In my last article, some readers brought up the issue of fundamentalism and how it might relate to the problem of Christian Dominionism as well as whether it can apply to Pagan spirituality. I was traveling, and the issue is complex, so I said I'd return to it. It deserved an article of its own.
Fundamentalism is a claim to know the Truth for a tradition based on a supposedly literal reading of its scripture's supposed "fundamentals." Fundamentalism is usually confused with conservative religion, but they only partially overlap, mostly in their opposition to liberal interpretations of their tradition. In a deeper sense, far from being conservative, I consider fundamentalism a religious malady that takes its practitioners ever farther from genuine spiritual insight.
The distinction between fundamentalism and conservative religion is similar to the one I made a while ago between conservative and right wing politics. Neither the contemporary political right wing nor fundamentalism are truly conservative. They are both toxic expressions of the modernity they often believe they are rejecting.
Many Pagans are religiously conservative. By this, I mean they try and practice their tradition as they believe it to have been practiced in the past, before the traditional knowledge they now seek to regain was lost. I am a Gardnerian Witch, and in this sense many Gardnerians are conservative (although I am only partially so). Reconstructionist traditions also look towards what is known of past practice as providing a reliable guide for rebuilding long dead traditions. They are also conservative in this sense.
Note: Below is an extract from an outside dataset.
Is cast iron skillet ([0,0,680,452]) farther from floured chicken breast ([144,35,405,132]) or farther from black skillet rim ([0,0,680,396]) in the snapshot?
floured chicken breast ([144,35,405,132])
Fundamentalism is different.
Karen Armstrong's The Battle for God is a study of contemporary fundamentalism. In it Armstrong argues, and I agree, that fundamentalism is a largely modern phenomena because it is based on modern ideas about knowledge. To make her case, Armstrong distinguishes between logos and mythos, two ways of knowing both once recognized as valid within their appropriate spheres. Logocentric knowledge consists of valid premises generating chains of reasoning ideally leading to a logically compelling conclusion. It is generally what secular moderns consider knowledge in its entirety. Scientific explanation is a logocentric ideal.
Mythos by contrast deals with inner meanings about the more-than-human, meanings that require stories and symbols to take us to insights that cannot be logocentrically stated. The Roman Pagan Sallustius wrote that mythic accounts never happened and are always happening. They are not objective in the modern sense (they never happened) but they illuminate another kind of truth (they are always happening). Myth seeks to illuminate the inner fabric of existence as filled with meaning.
An example from daily life helps me clarify this distinction. You can get a better grasp of a person you have not met if I tell you good stories about them rather than handing out their resume. The resume is not wrong, but it deals with externals. Mythos seeks to explicate the inner meaning of the more-than-human. Logos, like a resume, cannot give much insight here. Stories, poetry, symbols, and metaphor are the tools of mythos.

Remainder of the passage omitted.